9.04 The President, Vice-President, Treasurer and one other Director as appointed by the Executive Committee shall have signing authority for the Association. Any two signatures are required.
9.05 At each Annual General Meeting of the member clubs, the members shall appoint an auditor as required by Section 149 of The Non-Profit Corporations Act or unanimously resolve to dispense with the appointment of an auditor pursuant to Section 150 of the Act.
10. Meetings
10.01 The order of business at a meeting of the directors shall be:
(a) Election of officers, if required.
(b) Minutes of the previous Board of Directors meeting.
(c) Business arising out of the minutes.
(d) Correspondence.
(e) Reports of committees.
(f) Unfinished business.
(g) New business.
10.02 The order of business at an Annual General Meeting shall be:
(a) Minutes of the previous Annual General Meeting.
(b) Consideration of amendments to the constitution and bylaws.
(c) Consideration of the financial statements.
(d) Appointment of or dispensation with an auditor.
(e) Appointment of directors.
11. Dissolution
11.01 In the event of winding up of the affairs of the Association, all assets of the Association, after the payment of all outstanding accounts and other liabilities, shall be assigned, transferred and paid to any society or Association of similar objectives as determined by the Board of Directors prior to final dissolution.
12. Indemnification
12.01 The Association will indemnify and hold harmless out of the funds of the Association each Director and any individual who acts at the Association’s request in a similar capacity, their heirs, executors and administrators from and against any and all claims, charges, expenses, demands, actions or costs, including an amount paid to settle an action or satisfy a judgment, which may arise or be incurred as a result of occupying the position or performing the duties of a Director or and any individual who acts at the Association’s request in a similar capacity.

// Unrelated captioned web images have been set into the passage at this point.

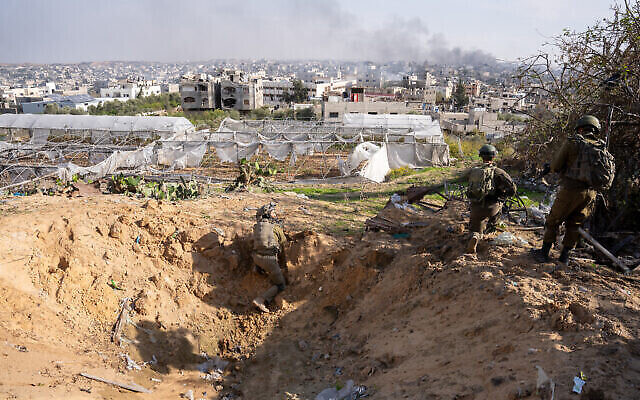 Des troupes israéliennes se tiennent près d'un cratère creusé par une frappe aérienne, alors que de la fumée s'élève de Jabaliya, dans le nord de la bande de Gaza, le 7 décembre 2023. (Crédit : Emanuel Fabian/Times of Israël)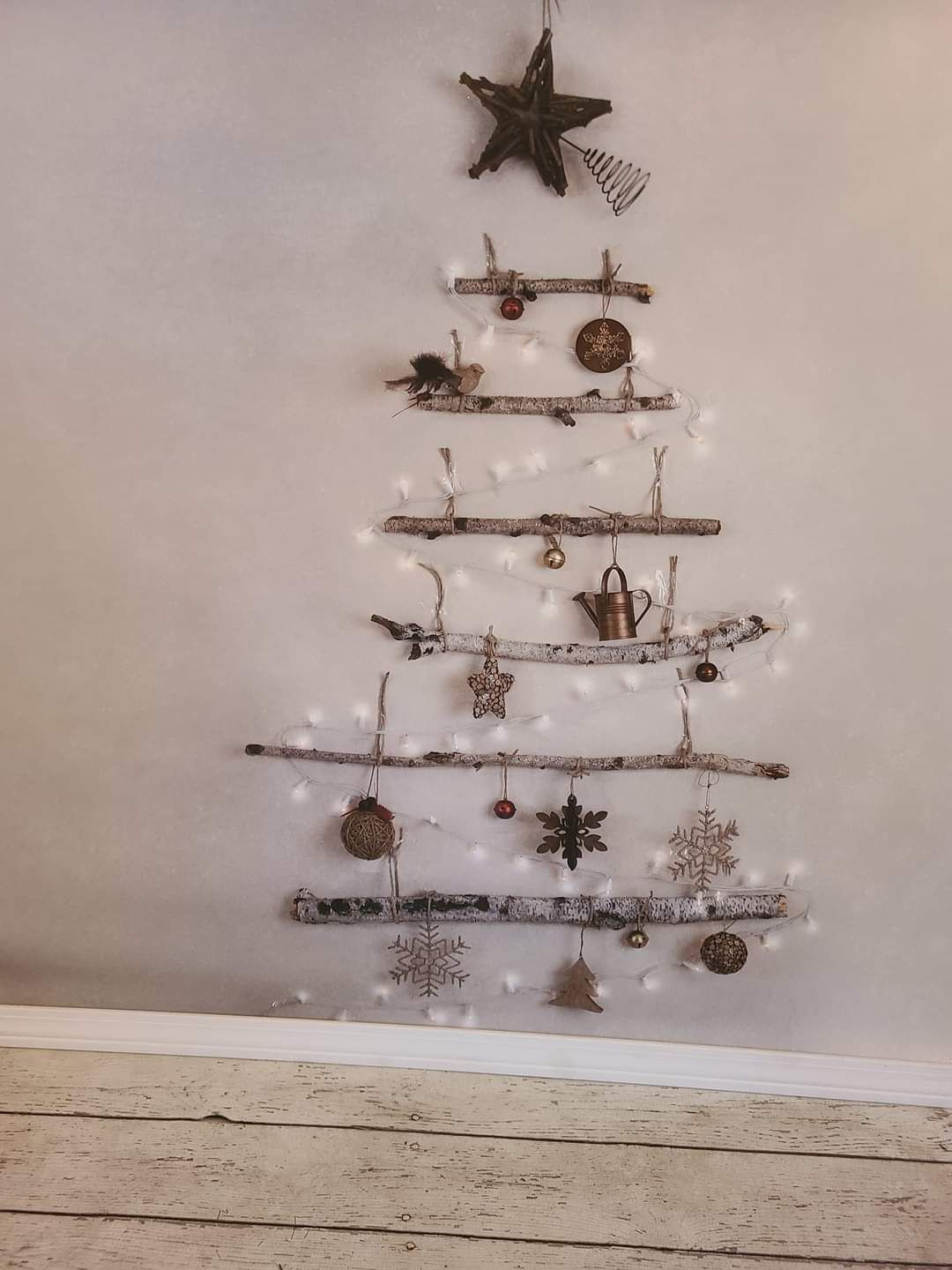 Minimalist wall-mounted Christmas tree made of wooden branches with rustic ornaments and star topper.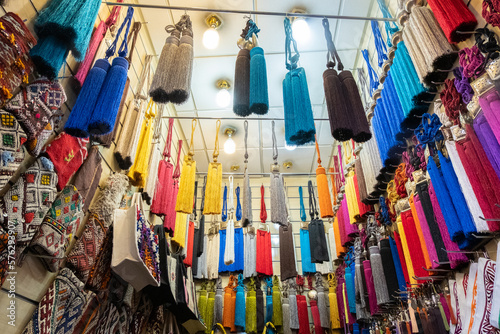 colorful typical curtain tassels hanging in a shop in a souk in marrakech © Alessandro Vecchi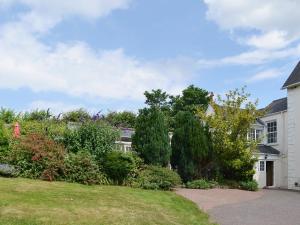 a house with a yard with bushes and trees at The Orangery in Bideford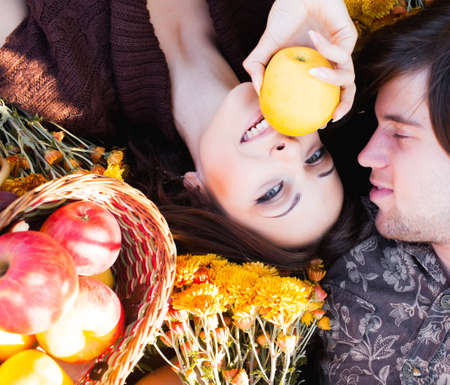 Two lovers on picnic in gardenの写真素材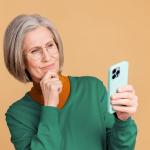 Oudere vrouw met bril kijkt bedachtzaam naar haar smartphone en houdt haar hand onder haar kin.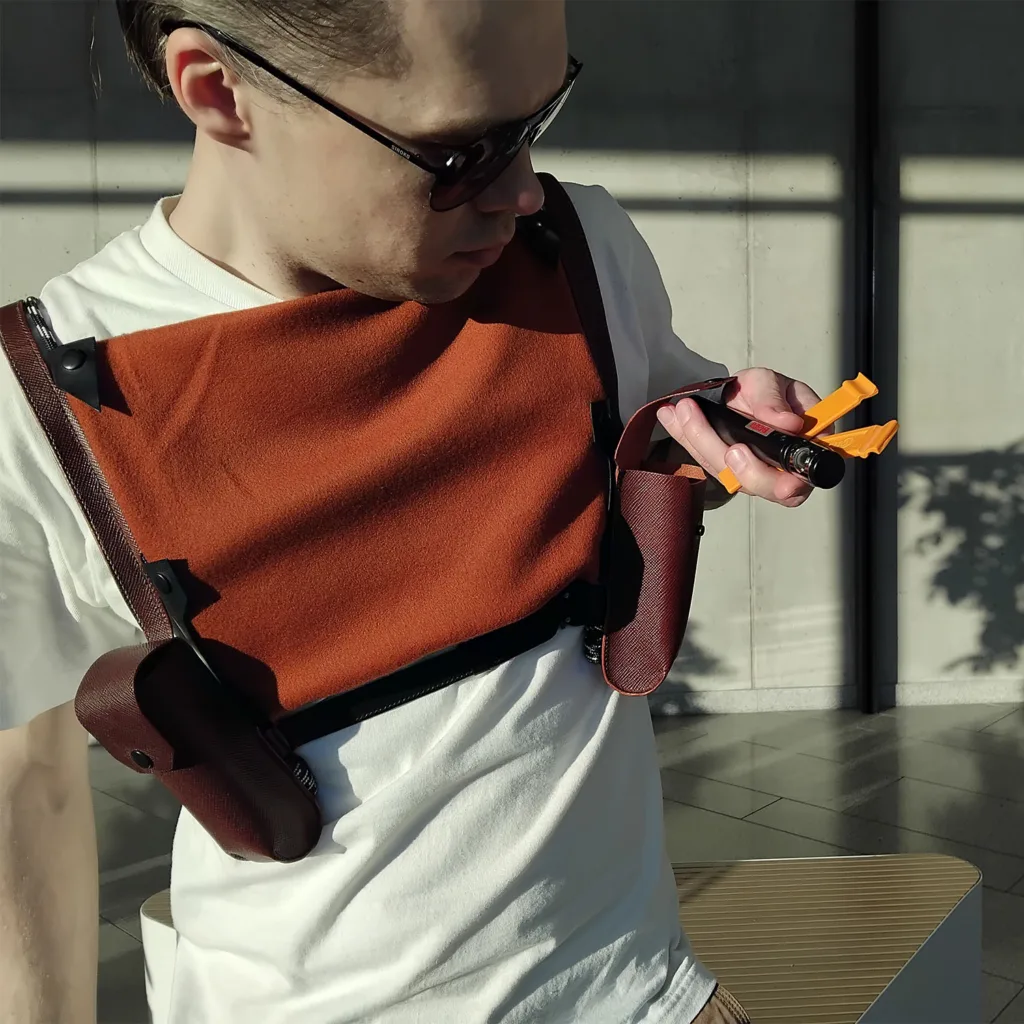 Cycling vest pocket holding mini pump and tire levers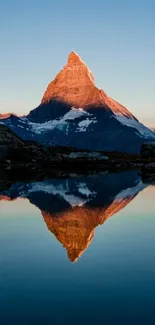 Mountain reflecting in calm water at sunrise.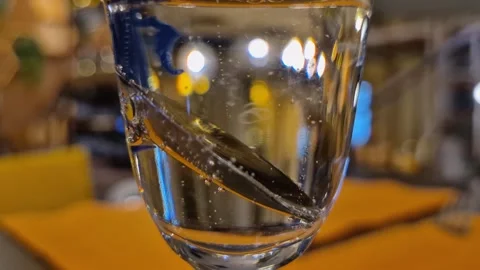Close-up of bubbles in a glass filled with sparkling wine Stock-Footage 319114977
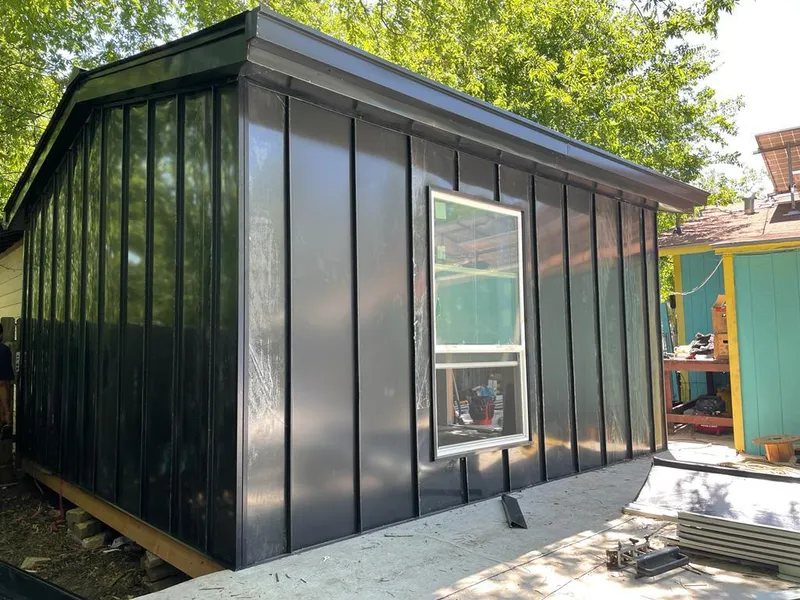 Black standing seam metal wall panels for Roof Inspection in Orchards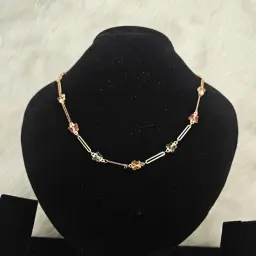 Gold Toned Link Chain Necklace With Multi Colored Floral Accents
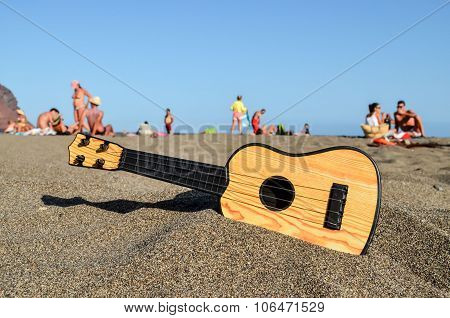 Guitar on the Sand Beach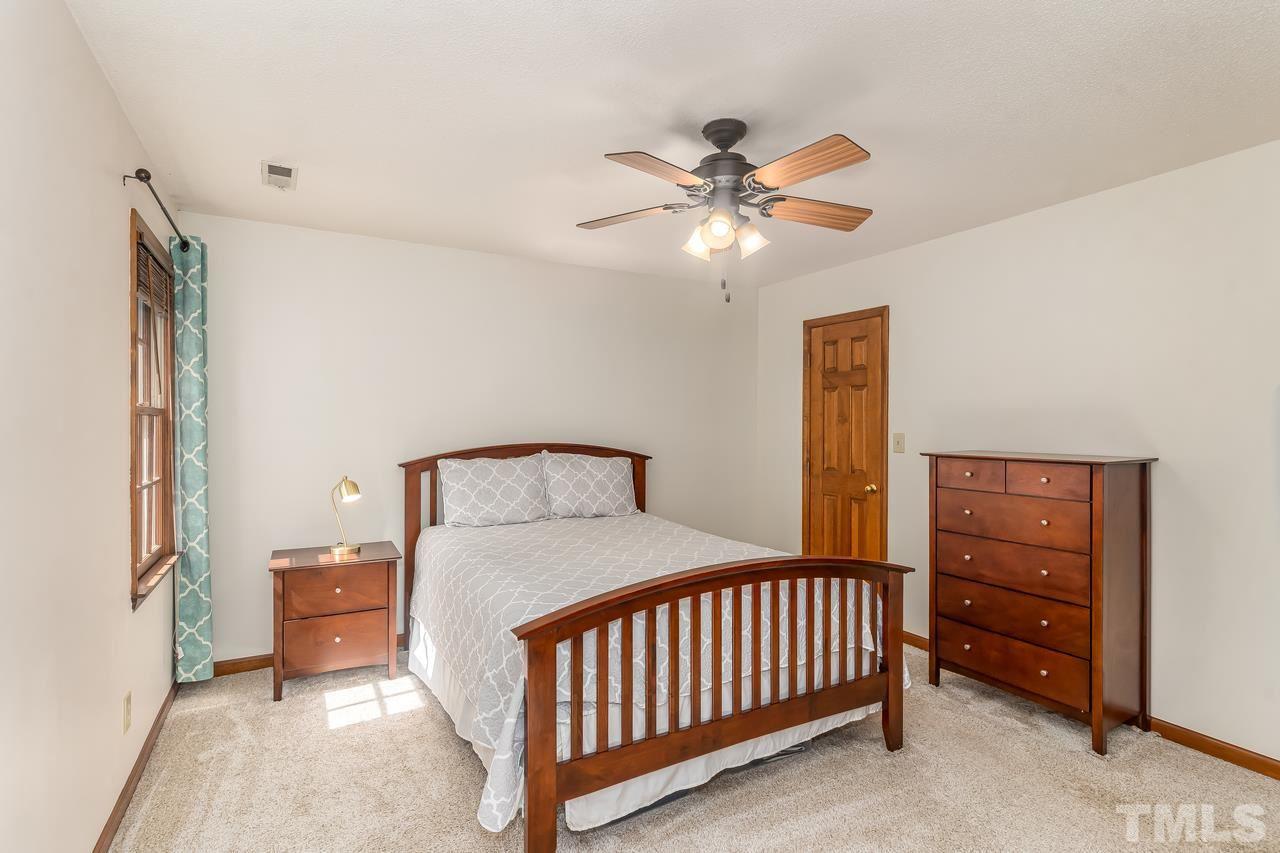 5504 Spring Pines Way Raleigh, NC 27616 - Photo 15 of 25 a bedroom with a bed and a chandelier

12.02 The Association will not indemnify a Director or any individual who acts at the Association’s request in a similar capacity for acts of fraud, dishonesty, bad faith, breach of any statutory duty or responsibility imposed upon him or her under the Act. For further clarity, the Association will not indemnify an individual unless: a) The individual acted honestly and in good faith with a view to the best interests of the Association; and b) If the matter is a criminal or administrative proceeding that is enforced by a monetary penalty, the individual had reasonable grounds for believing that his or her conduct was lawful.
12.03 The Association will maintain in force Directors and Officers liability insurance at all times.